**REQUIRED WORK:** Please repeat, exactly as written, the line containing "Charles Ives: Songs, Vol. 3" and every line after it through the end of the records below, leaving out any pictures.

━━ AVAILABLE RECORDS ━━

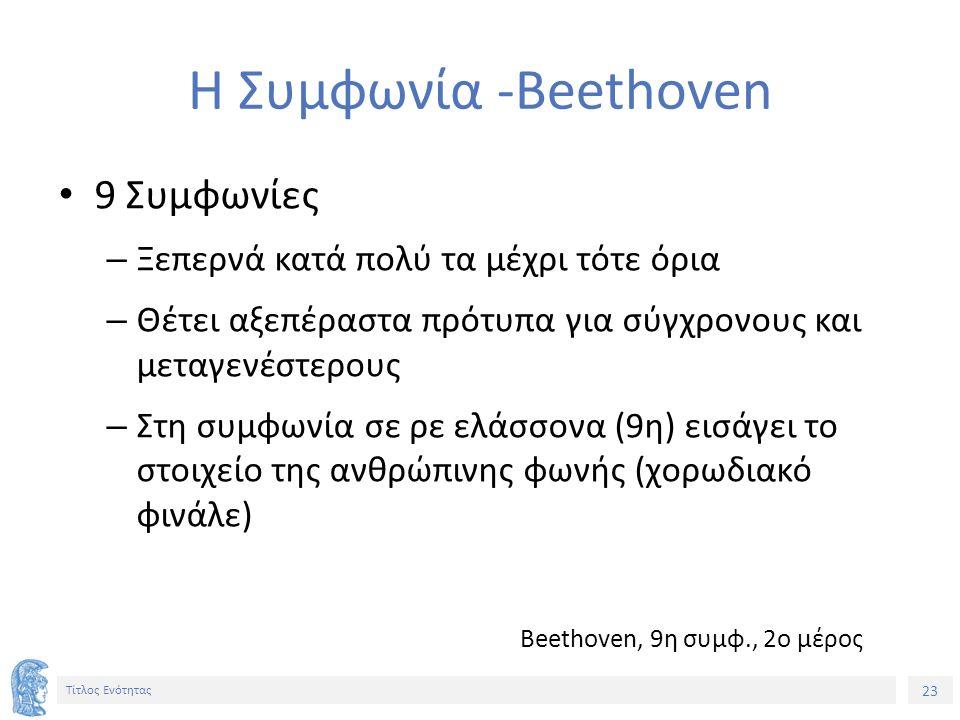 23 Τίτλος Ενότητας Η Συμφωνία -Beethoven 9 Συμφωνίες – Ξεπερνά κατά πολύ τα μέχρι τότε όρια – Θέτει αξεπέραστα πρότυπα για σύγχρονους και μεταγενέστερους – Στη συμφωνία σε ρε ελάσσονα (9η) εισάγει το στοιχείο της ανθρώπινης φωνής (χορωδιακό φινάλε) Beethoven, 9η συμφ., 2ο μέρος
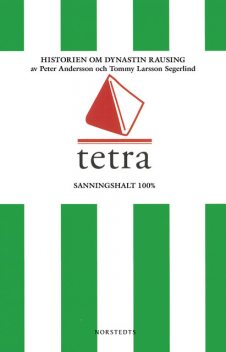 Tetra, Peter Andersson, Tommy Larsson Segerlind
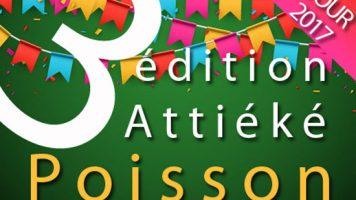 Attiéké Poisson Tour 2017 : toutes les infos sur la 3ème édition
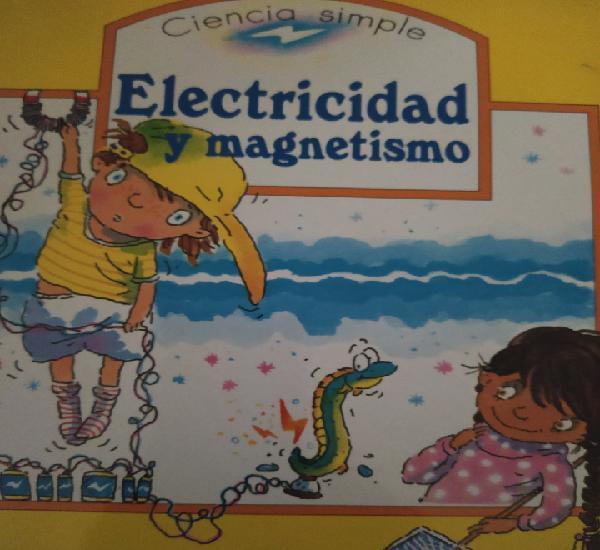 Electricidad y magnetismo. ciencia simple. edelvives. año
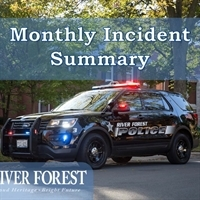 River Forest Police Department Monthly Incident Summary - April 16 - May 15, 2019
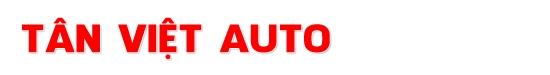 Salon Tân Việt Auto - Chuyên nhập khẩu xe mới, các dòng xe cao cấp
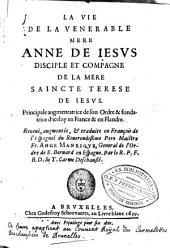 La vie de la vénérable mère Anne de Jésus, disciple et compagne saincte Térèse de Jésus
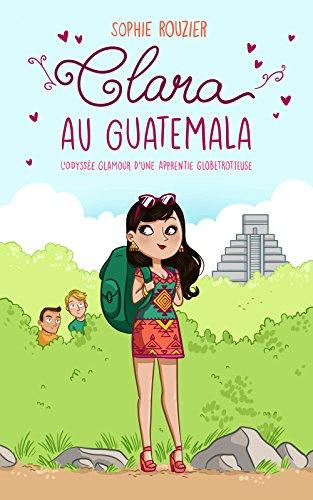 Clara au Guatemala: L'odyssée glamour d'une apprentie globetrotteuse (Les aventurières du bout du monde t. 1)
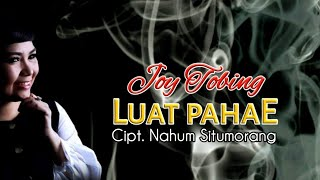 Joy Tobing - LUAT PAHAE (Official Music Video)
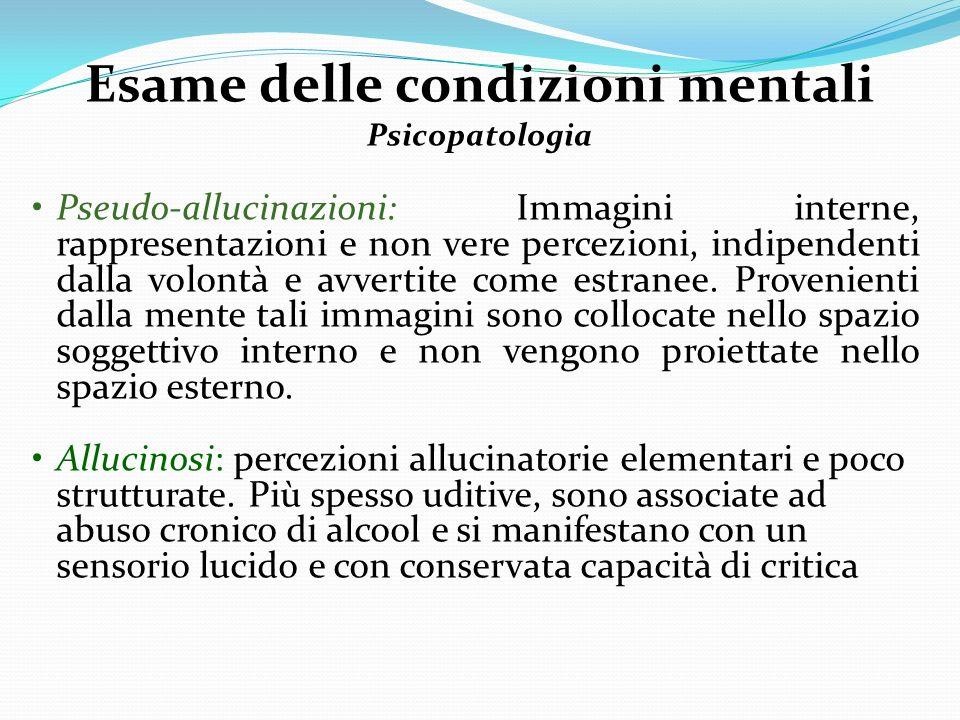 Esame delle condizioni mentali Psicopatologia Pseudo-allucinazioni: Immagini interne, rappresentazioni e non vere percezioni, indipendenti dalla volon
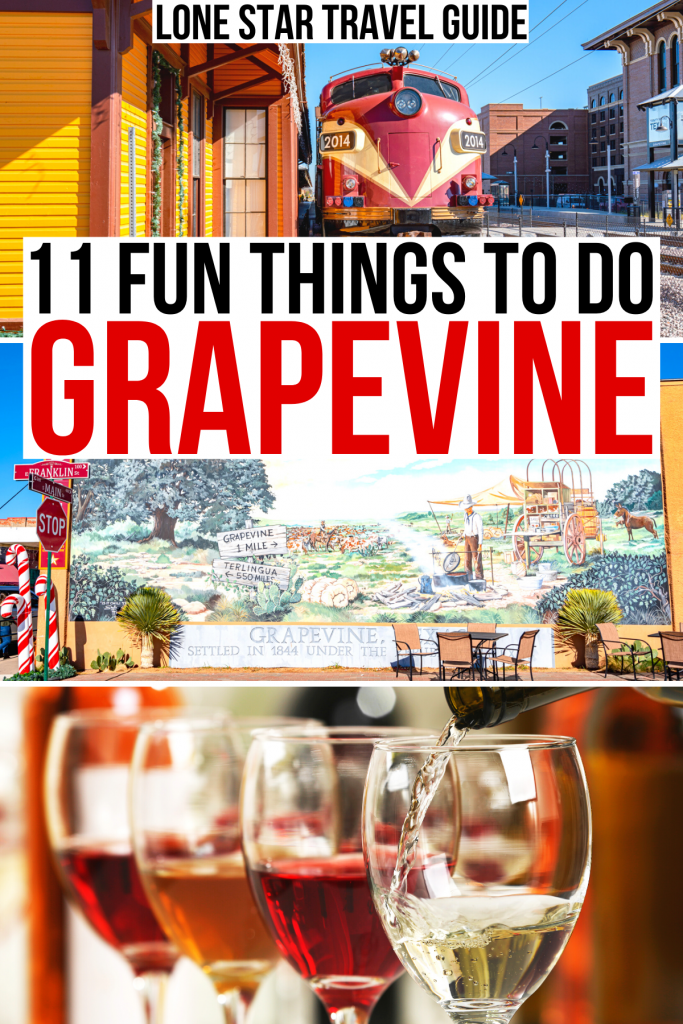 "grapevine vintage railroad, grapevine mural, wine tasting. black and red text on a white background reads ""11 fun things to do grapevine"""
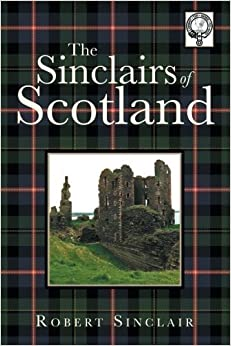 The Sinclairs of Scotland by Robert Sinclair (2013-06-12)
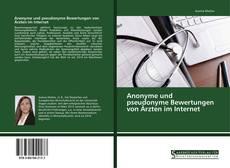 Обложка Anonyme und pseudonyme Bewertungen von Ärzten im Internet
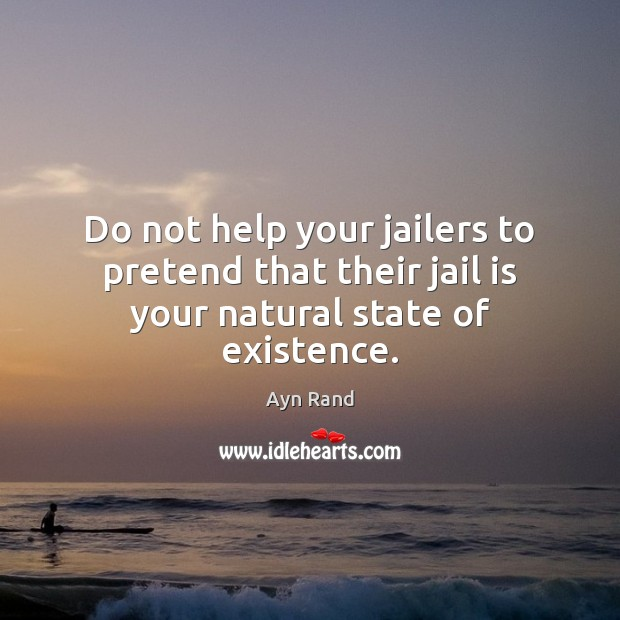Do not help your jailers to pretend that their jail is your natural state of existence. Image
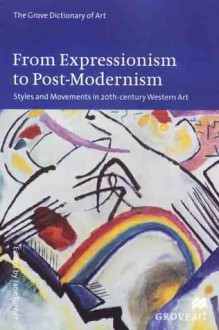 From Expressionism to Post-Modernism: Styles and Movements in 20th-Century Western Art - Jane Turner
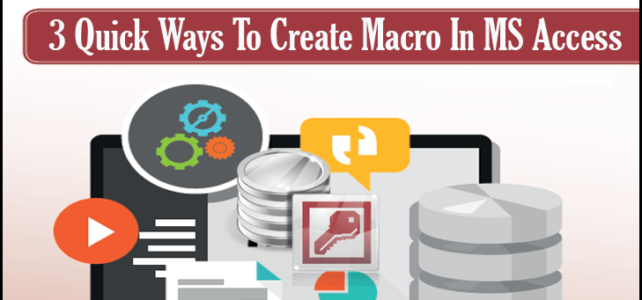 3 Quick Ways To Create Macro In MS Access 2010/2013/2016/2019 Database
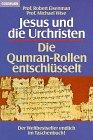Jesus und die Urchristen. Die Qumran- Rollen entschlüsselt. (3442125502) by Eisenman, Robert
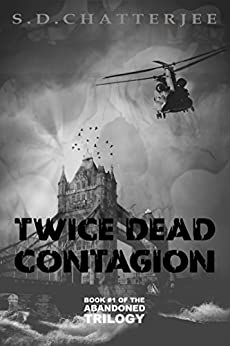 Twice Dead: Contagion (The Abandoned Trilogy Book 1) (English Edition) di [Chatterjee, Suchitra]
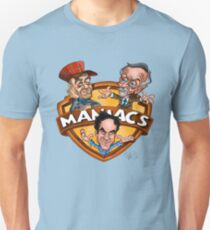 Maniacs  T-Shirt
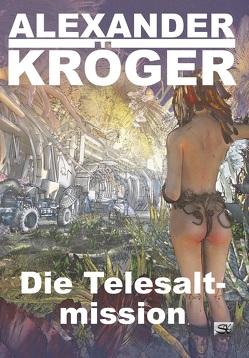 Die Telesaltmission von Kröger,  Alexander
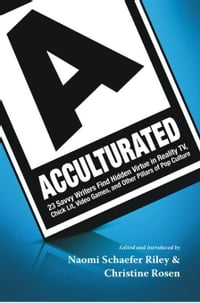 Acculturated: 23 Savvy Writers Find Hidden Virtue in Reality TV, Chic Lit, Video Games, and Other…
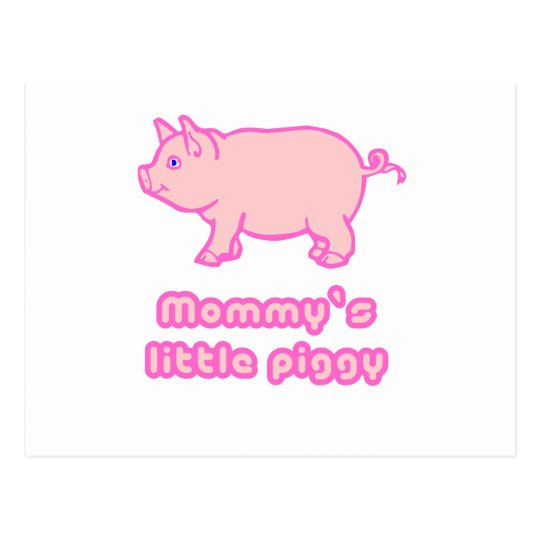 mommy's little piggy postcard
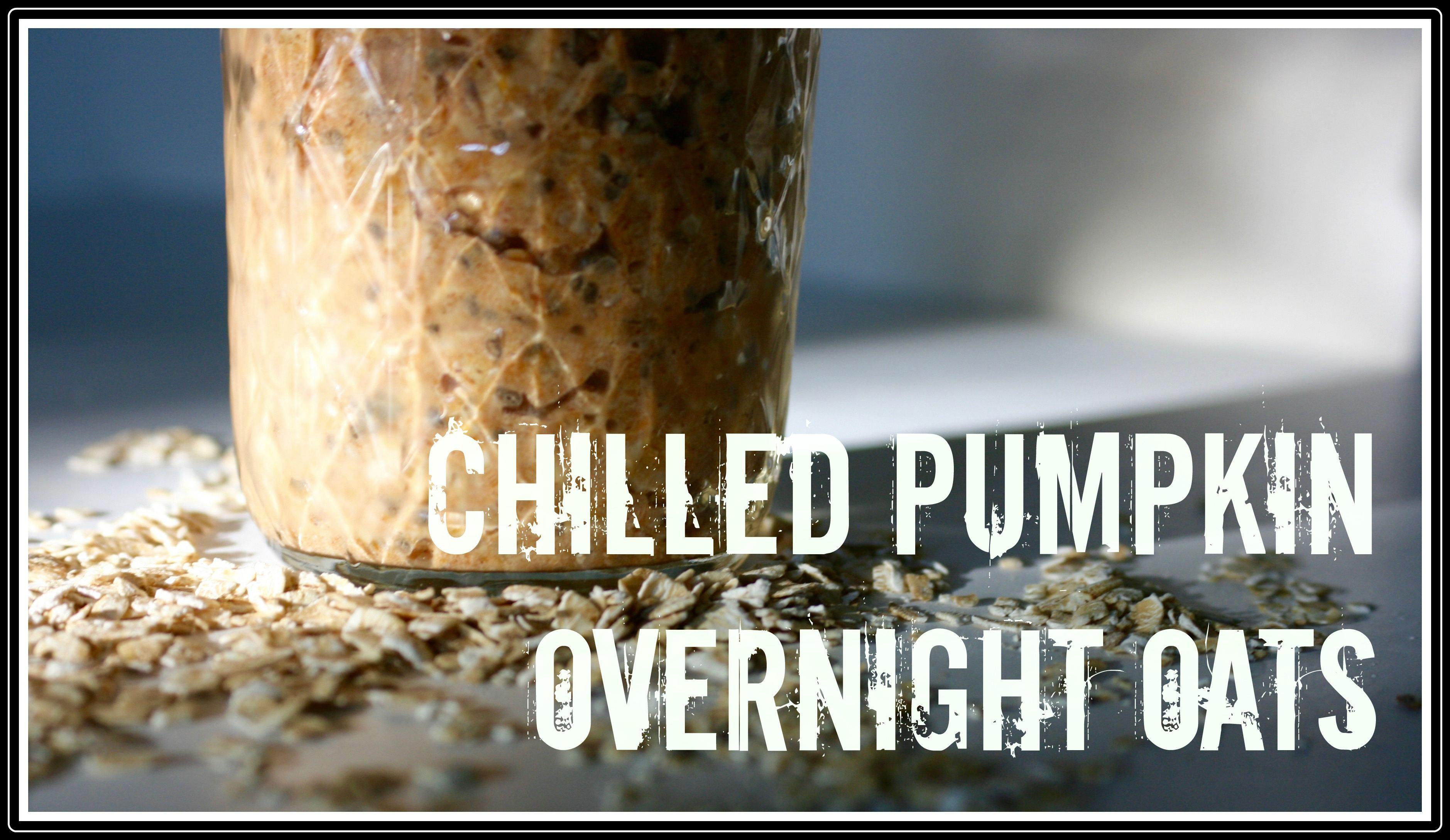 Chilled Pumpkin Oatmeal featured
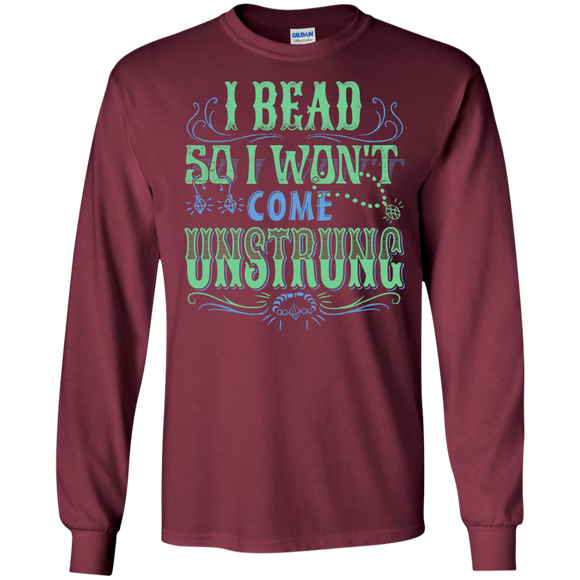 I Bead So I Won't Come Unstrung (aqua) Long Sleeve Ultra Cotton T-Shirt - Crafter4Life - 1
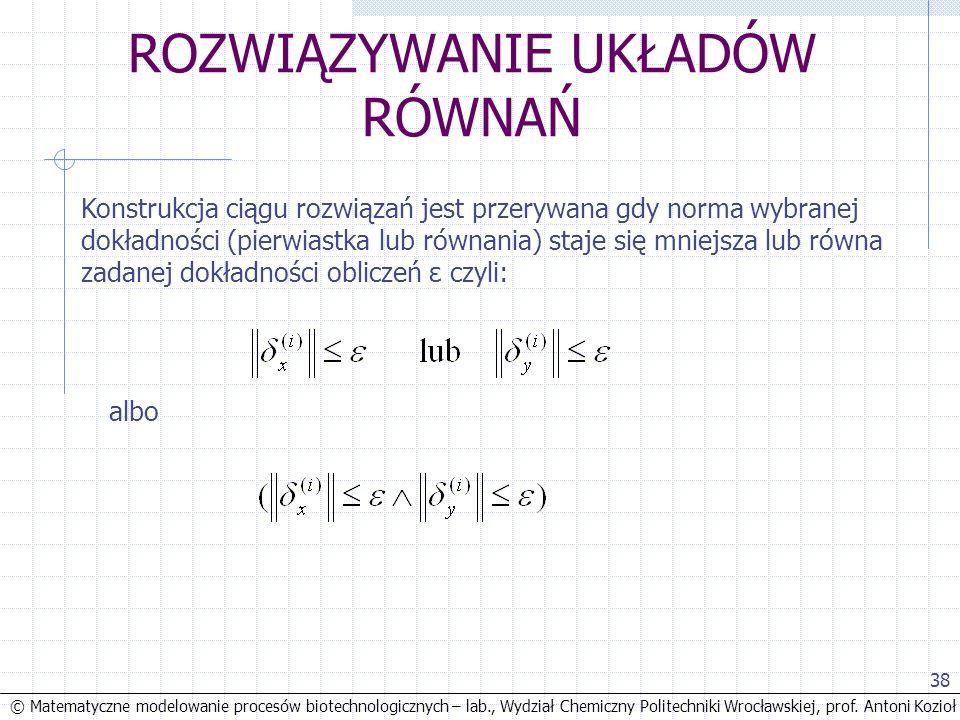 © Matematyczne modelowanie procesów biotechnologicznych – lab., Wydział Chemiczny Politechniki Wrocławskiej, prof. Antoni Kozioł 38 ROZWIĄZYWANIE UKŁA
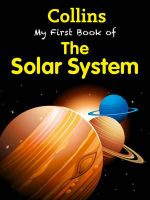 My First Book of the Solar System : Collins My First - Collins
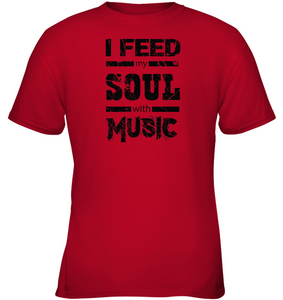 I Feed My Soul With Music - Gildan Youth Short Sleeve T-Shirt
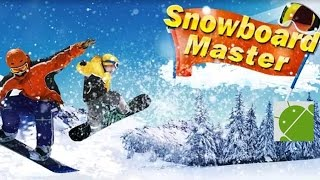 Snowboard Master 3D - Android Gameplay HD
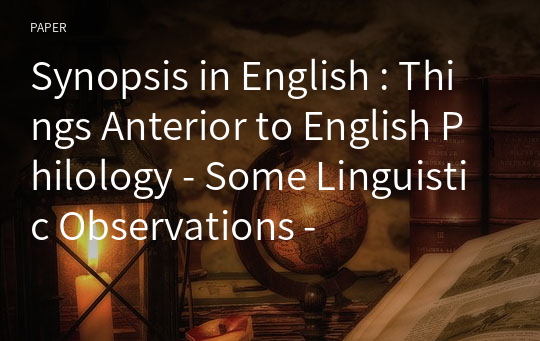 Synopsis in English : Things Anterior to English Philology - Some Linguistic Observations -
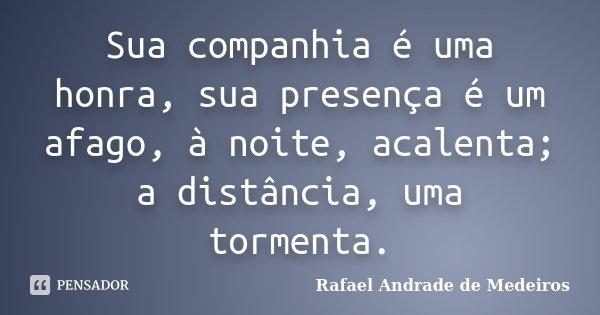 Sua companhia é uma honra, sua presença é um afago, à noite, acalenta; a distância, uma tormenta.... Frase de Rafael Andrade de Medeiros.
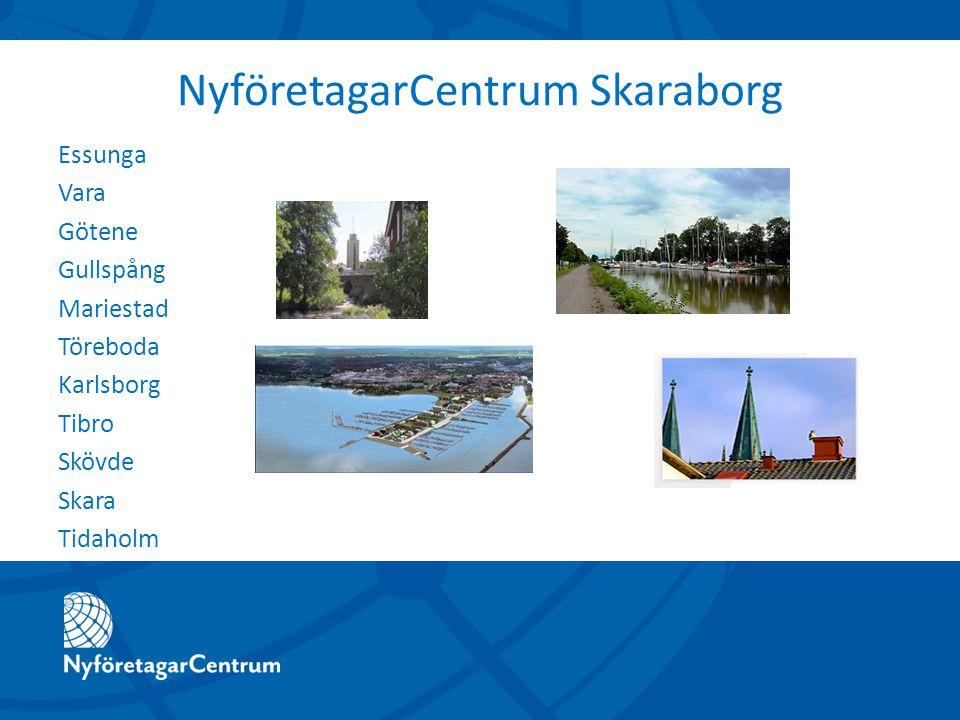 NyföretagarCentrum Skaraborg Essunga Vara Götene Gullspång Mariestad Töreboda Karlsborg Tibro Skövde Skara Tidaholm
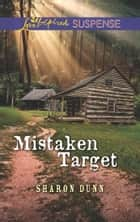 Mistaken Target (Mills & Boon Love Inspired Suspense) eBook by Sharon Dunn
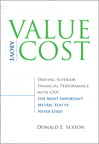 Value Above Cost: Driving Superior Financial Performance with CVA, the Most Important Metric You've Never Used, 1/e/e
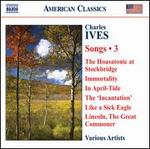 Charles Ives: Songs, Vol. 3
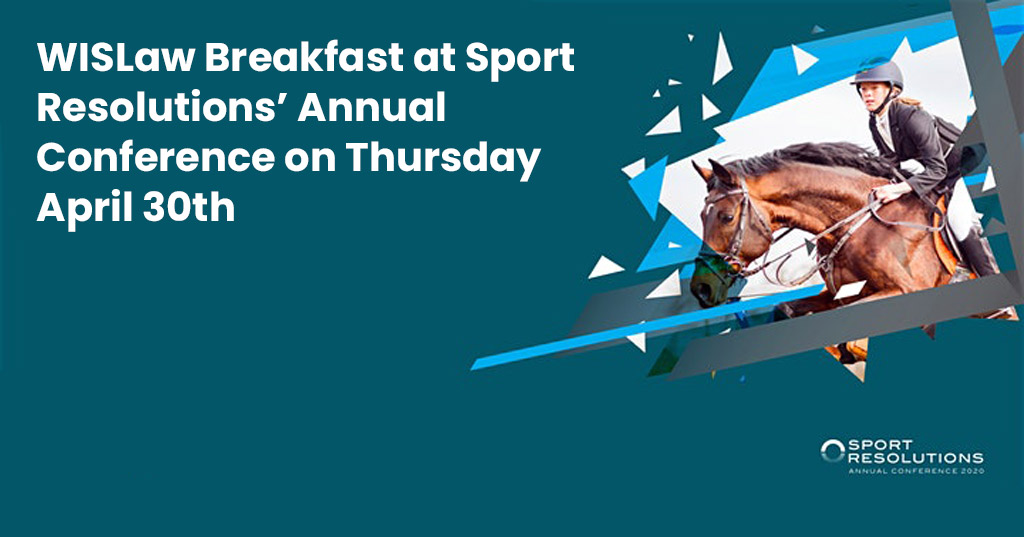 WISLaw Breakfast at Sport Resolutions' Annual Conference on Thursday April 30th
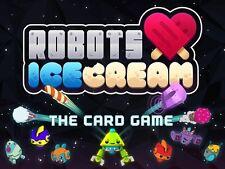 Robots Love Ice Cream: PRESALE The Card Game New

━━━

**EXPECTED OUTPUT:**
 Charles Ives: Songs, Vol. 3
 WISLaw Breakfast at Sport Resolutions' Annual Conference on Thursday April 30th
 Robots Love Ice Cream: PRESALE The Card Game New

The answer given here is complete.